Keterangan yang dihimpun di lokasi pembongkaran menyebutkan bahwa jemaat diberi kesempatan selama satu minggu untuk membongkar bangunan itu dengan alasan agar dilakukan secara berhati-hati supaya bahan-bahan bangunannya masih bisa digunakan lagi.

"Sesuai dengan pertemuan kami dengan pemerintah kecamatan, Polsek, Polres, FKUB, pak RT, Babinsa dan beberapa pihak terkait, maka kami sudah sepakat bahwa hari ini akan dimulai pembongkaran gereja sementara (getara)," kata Pendeta Oktavianus di sela-sela kegiatan pembongkaran.

Tempat ibadah sementara ini berukuran 8x12 meter ini bertkonstruksi besi baja ringan, berdinding papan lesplang dan beratap seng.

"Pembongkaran ini tidak ada paksaaan dari pihak manapun, kami dengan rela dan hati iklas. Saya sebagai gembala jemaat GBI Karunia Allah, nama saya Pendeta Oktovianus Mapada, tidak ada tekanan atau paksaan dari pihak manapun, jadi kami akan dengan senang hati melakukan pembongkaran ini," katanya.

Pendeta Oktovianus Mapada menjelaskan bahwa tempat ibadah sementara ini baru digunakan sekitar satu setengah bulan lalu. Tempat ini didrikan lantaran tempat beribadah sebelumnya rusak berat akibat gempa 28 September 2018.

Pascabencana besar itu, katanya, ia bersama jemaat terpaksa beribadah dari rumah ke rumah jemaat sampai bangunan sementara itu selesai dikerjakan.
Tempat beribadah sementara jemaat Gereja Bethel Indonesia (GBI) Karunia Allah Jl. Banteng V Kota Palu, mulai dibongkar oleh jemaatnya sendiri, Rabu (20/3) setelah warga sekitar keberatan karena pendiriannya tidak melalui prosedur pembangunan rumah ibadah yang diatur oleh ketentuan yang berlaku. (Antaranews Sulteng/Sulapto Sali)

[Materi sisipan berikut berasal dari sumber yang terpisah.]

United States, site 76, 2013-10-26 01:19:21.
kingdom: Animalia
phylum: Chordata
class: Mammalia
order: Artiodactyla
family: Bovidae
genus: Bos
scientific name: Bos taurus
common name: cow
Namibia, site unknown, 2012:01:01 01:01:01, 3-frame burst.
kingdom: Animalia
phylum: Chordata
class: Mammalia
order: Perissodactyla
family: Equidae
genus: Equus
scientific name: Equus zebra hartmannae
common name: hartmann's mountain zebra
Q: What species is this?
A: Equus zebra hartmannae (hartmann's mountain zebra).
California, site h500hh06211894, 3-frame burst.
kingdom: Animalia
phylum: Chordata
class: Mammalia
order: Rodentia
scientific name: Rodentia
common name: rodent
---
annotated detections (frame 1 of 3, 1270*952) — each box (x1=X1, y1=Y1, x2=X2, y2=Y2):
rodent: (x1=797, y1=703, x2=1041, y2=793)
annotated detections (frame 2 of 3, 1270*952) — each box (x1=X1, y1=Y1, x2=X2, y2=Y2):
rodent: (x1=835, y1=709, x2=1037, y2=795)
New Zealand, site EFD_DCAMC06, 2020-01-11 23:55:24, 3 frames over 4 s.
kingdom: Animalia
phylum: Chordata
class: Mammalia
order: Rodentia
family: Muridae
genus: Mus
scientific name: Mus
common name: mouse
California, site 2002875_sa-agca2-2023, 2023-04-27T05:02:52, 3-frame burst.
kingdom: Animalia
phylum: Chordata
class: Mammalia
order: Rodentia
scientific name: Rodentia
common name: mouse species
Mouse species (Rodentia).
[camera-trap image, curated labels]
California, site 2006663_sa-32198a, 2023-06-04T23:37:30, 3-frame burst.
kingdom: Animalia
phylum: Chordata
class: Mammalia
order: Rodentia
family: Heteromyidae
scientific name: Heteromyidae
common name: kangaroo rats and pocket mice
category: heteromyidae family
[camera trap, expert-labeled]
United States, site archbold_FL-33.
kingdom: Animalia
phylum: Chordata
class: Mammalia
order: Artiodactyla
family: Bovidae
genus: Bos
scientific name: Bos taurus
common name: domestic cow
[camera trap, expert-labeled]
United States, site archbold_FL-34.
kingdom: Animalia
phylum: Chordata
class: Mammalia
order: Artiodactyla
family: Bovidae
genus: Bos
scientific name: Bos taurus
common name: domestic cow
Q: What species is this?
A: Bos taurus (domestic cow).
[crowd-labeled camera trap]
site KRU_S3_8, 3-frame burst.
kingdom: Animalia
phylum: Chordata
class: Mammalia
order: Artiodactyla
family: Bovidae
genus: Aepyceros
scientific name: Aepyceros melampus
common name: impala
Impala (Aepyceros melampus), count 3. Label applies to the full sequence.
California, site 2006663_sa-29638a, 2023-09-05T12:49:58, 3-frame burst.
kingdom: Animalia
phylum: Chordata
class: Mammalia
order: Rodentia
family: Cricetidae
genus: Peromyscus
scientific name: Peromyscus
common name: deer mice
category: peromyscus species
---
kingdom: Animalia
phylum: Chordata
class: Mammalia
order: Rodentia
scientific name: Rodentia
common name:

Sebelumnya, Jumat (15/3/2019), bangunan yang dijadikan tempat ibadah ini diprotes warga karena diketahui bangunan itu belum memenuhi persyaratan pendirian rumah ibadah, seperti tidak memiliki izin mendirikan bangunan, tanah tempat pembangunan masih bermasalah maupun persyaratan tidak sesuai dengan Peraturan Bersama Menteri Agama dan Menteri Dalam Negeri Nomor 9 dan Nomor 8 tahun 2006 tentang pendirian rumah ibadah.

Ketua Forum Komunikasi Umat Beragama Kota Palu, Ismail Pangeran mengatakan pendirian rumah ibadah harus berdasarkan aturan yang berlaku, yaitu peraturan Bersama Menteri Agama dan Menteri Dalam Negeri tahun 2006.

"Setiap pembangunan rumah ibadah apapun, agama apapun harus mengikuti prosedur itu, karena itu aturan," katanya.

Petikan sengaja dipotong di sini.